The Four Classical Blunders of Time Series Forecasting
Could you be falling victim to one of these classic modeling blunders?
These four blunders aren’t quite as well-known as going all-in against a Sicilian, but they are commonly observed when validating DFAST, CCAR, CECL, and similar stress testing models. In many cases, modelers are conditioned to make these blunders by their previous experience – creating issues that common sense indicates should be avoidable. For example, in school, teachers give students well-defined problems. Students are provided with sufficient data to solve their problems, and when they finish, they can ask their teacher “Did I do it correctly?”. None of these things happen in real life – problems are ill defined, data is messy, and if anyone knew the right answer there would be no need to build a model in the first place. Certain types of errors are especially common with regression models used for forecasting and stress testing.
These include:
Classical Blunder 1. Solving the wrong problem
The first classic blunder of time series forecasting is solving the wrong problem. Everyone knows that you can it is possible to solve a math problem correctly, but not actually answer the right question. In many cases, this blunder occurs because solving the wrong problem is easier than solving the right problem. For example, modelers might try several approaches, get a passing test result, and stop looking into things. A commercial real-estate modeler might want to forecast which neighborhoods will see the highest rent growth with a goal of investing in rental properties where rents will rise fastest. As a result, they create a regression equation and use a machine-learning technique to solve for A and B in an equation like (see Eq. 1):
Rent(t)= A*Rent(t-1) + B*Predictive_Factor(t-1) + Noise(). (Eq. 1)
Unfortunately, this formula doesn’t actually predict relative changes (one neighborhood versus another). It also is set up with one non-predictive factor (A) that will be much larger than any predictive factor (B). As any renter can tell you, rents typically go up. On average, rents tend to go up 2% to 5% a year, so the “A” coefficient will explain about 97% of the next year’s rent. There are a couple of problems with this analysis:
This creates the perfect pre-conditions for our first classical blunder. First, there is a non-meaningful analysis that is easy to create, second, the important predictive factors are obscured. Thirdly, a really good test result is associated with the non-meaningful analysis. Even if they are shown the analysis, a model reviewer might get distracted by the good test metric and not catch that the forecast doesn’t actually focus on the right analysis
Of course, there is a well-known solution that minimizes the chance of setting up forecasting models incorrectly, called differencing. Differencing compares changes in outputs to changes in inputs. It won’t give you a 0.97 R2 test result, but it will give a meaningful analysis for most types of forecasts. Differencing allows modelers to set up the problem to look at changes in rent as a function of changes in predictive factors (See Eq. 2).

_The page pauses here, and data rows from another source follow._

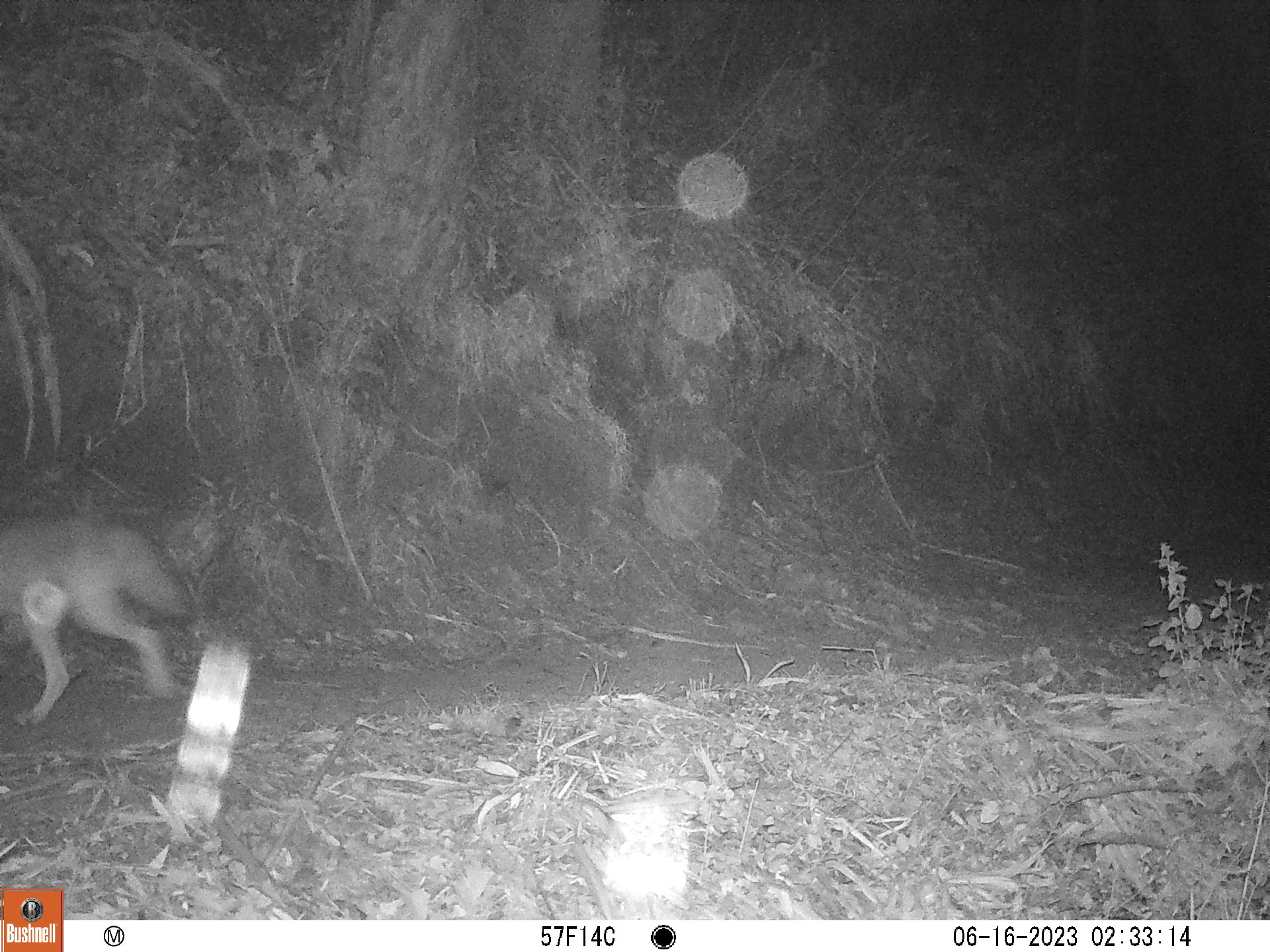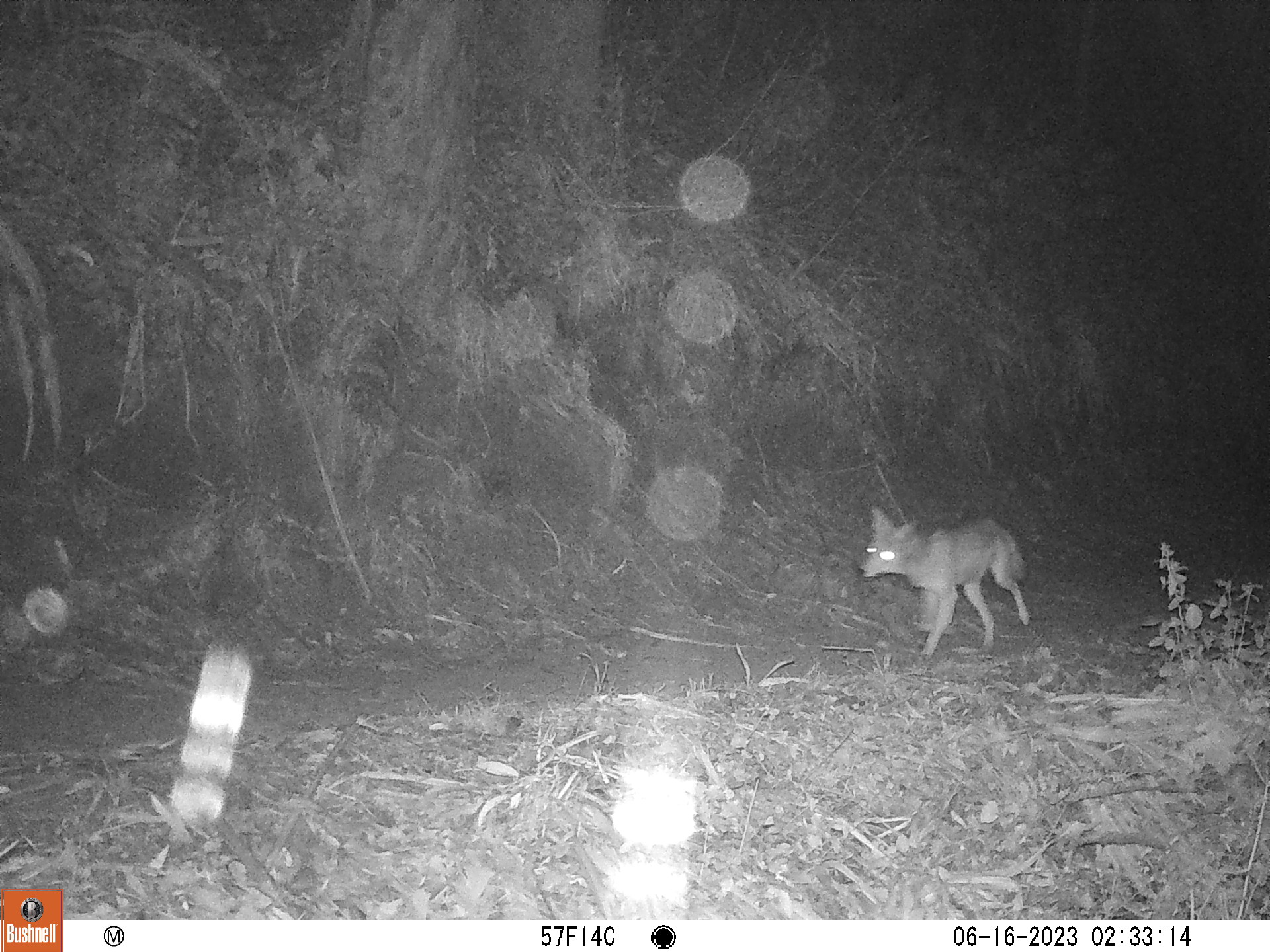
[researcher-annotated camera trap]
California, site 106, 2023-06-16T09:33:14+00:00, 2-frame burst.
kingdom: Animalia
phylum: Chordata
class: Mammalia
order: Carnivora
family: Canidae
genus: Canis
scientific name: Canis latrans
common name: coyote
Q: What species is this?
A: Coyote (Canis latrans).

Rent_Change(t) = A*Factor1_Change(t-1) + B Factor2_Changet-1 + Noise() (Eq. 2)
Setting up this equation as changes in values has several advantages. First, it doesn’t use up a degree of freedom to estimate the average historical change. This would allow a second predictive factor to be included in the model. Second, it would allow predictive factors, like inflation, to be estimated. Previously, it would have been obscured since most of the time inflation is in the 2% to 5% range (the same as the average change in rents). Third, this would allow inclusion of location specific factors in a way that their effects would actually impact the test results (like R2).

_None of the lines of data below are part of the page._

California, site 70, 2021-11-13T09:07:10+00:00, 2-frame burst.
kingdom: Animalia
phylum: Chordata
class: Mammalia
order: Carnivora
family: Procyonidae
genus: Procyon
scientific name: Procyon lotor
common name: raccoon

Many new forecasters wonder if differencing is a necessary or useful way to improve regression tests. The answer is an unequivocable “Yes!”. Proper differencing will improve almost any type of forecasting study. Even if a different approach is ultimately taken, a differenced equation should be the starting point for most forecasts.
There are a couple of reasons why differencing is so useful. First, there are a lot of mathematical benefits if all the coefficients are centered around zero. Regression residuals are much more likely to be stationary. This is a huge deal, although a full discussion is outside the scope of this article. Second, forecasts that analyze differences (changes in values) more closely align with cause and effect (causation relationships) that correlational studies (that compare levels of one variable to another). Causation is better at forecasting than correlation.

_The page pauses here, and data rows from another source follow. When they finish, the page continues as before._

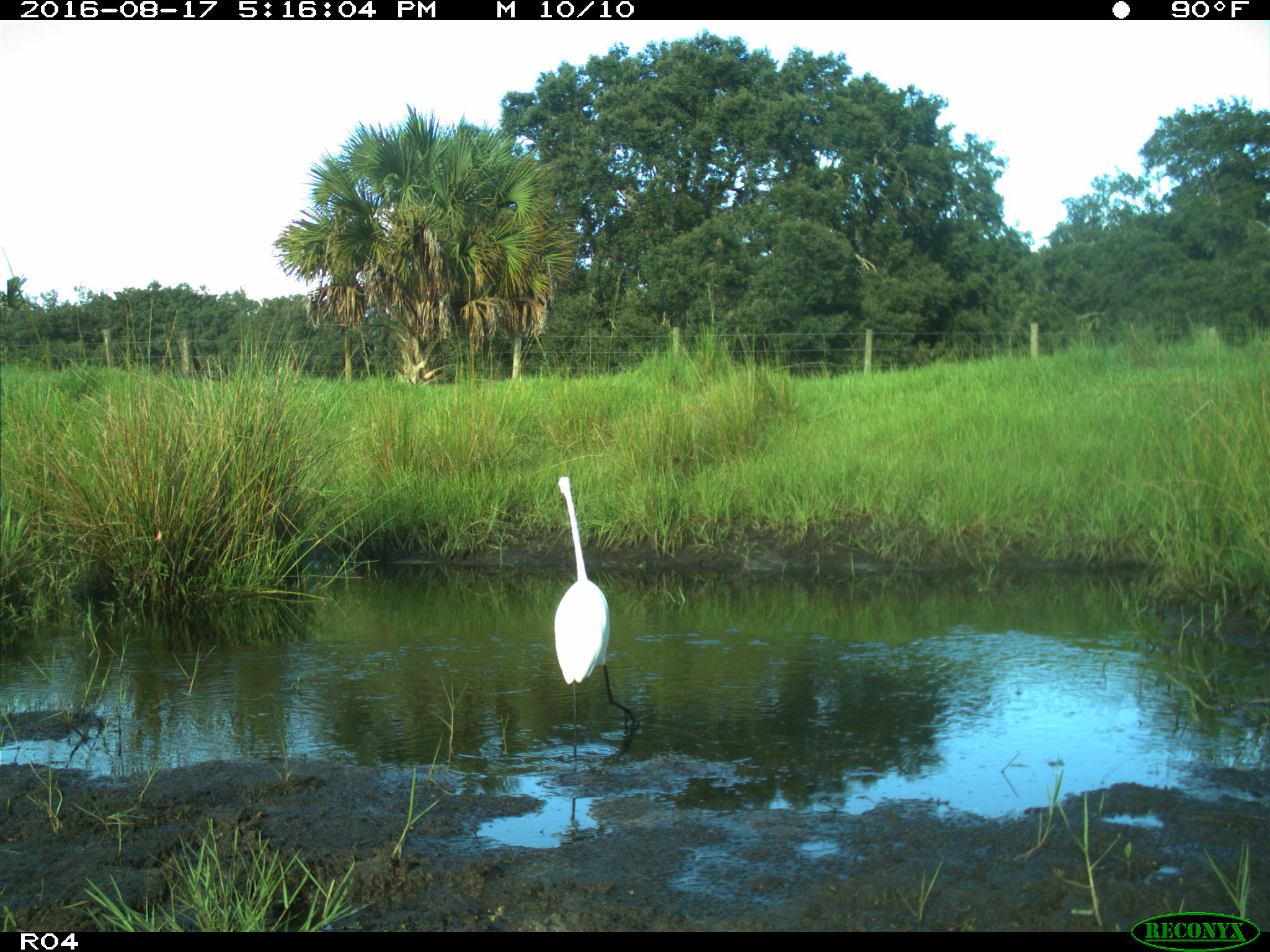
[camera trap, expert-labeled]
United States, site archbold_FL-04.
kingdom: Animalia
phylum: Chordata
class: Aves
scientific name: Aves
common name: birds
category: unidentified bird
Unidentified bird (birds) (Aves).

Correlation studies (which compare levels of output to levels of input), aren’t always bad studies. However, at best, typically they can only hint at the right answer. They need additional analysis. Since that additional analysis is typically a differenced analysis, it often makes sense to started with the differenced analysis. This is such a common problem that it’s become a meme in popular media:
But to measure cause and effect... you must ensure that a simple correlation, however tempting it may be, is not mistaken for a cause. In the 1990s the stork population of Germany increased, and the German at-home birth rate rose as well. Shall we credit storks for airlifting the babies? – Neil deGrasse Tyson
Classical Blunder 2. Building a more complex model than the data will support.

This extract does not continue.